The Importance of Parameters in Database Queries

Grohe, Martin; Kimelfeld, Benny; Lindner, Peter; Standke, Christoph

doi:10.4230/LIPIcs.ICDT.2024.14

Abstract

We propose and study a framework for quantifying the importance of the choices of parameter values to the result of a query over a database. These parameters occur as constants in logical queries, such as conjunctive queries. In our framework, the importance of a parameter is its SHAP score. This score is a popular instantiation of the game-theoretic Shapley value to measuring the importance of feature values in machine learning models. We make the case for the rationale of using this score by explaining the intuition behind SHAP, and by showing that we arrive at this score in two different, apparently opposing, approaches to quantifying the contribution of a parameter.
The application of the SHAP score requires two components in addition to the query and the database: (a) a probability distribution over the combinations of parameter values, and (b) a utility function that measures the similarity between the result for the original parameters and the result for hypothetical parameters.
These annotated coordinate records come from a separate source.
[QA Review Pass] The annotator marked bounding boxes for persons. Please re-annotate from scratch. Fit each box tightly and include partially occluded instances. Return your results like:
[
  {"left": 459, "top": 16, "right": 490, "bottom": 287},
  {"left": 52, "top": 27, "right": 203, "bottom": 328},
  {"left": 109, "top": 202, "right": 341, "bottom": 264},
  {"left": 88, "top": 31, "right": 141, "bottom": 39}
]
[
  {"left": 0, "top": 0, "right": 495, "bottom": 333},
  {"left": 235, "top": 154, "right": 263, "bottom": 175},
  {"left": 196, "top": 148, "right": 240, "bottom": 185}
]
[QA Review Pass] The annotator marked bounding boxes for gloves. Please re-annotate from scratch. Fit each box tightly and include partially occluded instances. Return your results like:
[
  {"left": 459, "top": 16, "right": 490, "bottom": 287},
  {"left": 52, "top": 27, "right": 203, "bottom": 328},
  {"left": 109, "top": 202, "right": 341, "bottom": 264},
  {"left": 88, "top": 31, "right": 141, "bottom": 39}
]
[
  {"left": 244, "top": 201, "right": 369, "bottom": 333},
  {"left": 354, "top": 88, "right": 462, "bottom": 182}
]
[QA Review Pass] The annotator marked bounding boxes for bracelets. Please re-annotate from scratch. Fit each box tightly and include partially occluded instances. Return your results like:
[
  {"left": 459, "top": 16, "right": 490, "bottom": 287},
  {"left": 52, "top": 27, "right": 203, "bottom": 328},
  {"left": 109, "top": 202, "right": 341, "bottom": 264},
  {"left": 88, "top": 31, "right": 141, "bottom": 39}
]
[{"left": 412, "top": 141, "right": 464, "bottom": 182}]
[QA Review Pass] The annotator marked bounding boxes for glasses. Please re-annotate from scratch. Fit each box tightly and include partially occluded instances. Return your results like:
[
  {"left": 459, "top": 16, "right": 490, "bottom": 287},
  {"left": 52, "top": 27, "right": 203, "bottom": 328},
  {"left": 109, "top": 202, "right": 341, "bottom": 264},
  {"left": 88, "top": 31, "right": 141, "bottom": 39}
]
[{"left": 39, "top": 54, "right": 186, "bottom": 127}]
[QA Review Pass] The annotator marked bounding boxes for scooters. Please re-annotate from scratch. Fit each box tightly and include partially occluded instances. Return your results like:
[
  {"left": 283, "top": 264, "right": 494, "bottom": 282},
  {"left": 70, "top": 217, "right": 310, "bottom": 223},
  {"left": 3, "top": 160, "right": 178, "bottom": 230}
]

The main question addressed in the paper is the complexity of calculating the SHAP score for different distributions and similarity measures. We first address the case of probabilistically independent parameters. The problem is hard if we consider a fragment of queries that is hard to evaluate (as one would expect), and even for the fragment of acyclic conjunctive queries. In some cases, though, one can efficiently list all relevant parameter combinations, and then the SHAP score can be computed in polynomial time under reasonable general conditions. Also tractable is the case of full acyclic conjunctive queries for certain (natural) similarity functions. We extend our results to conjunctive queries with inequalities between variables and parameters. Finally, we discuss a simple approximation technique for the case of correlated parameters.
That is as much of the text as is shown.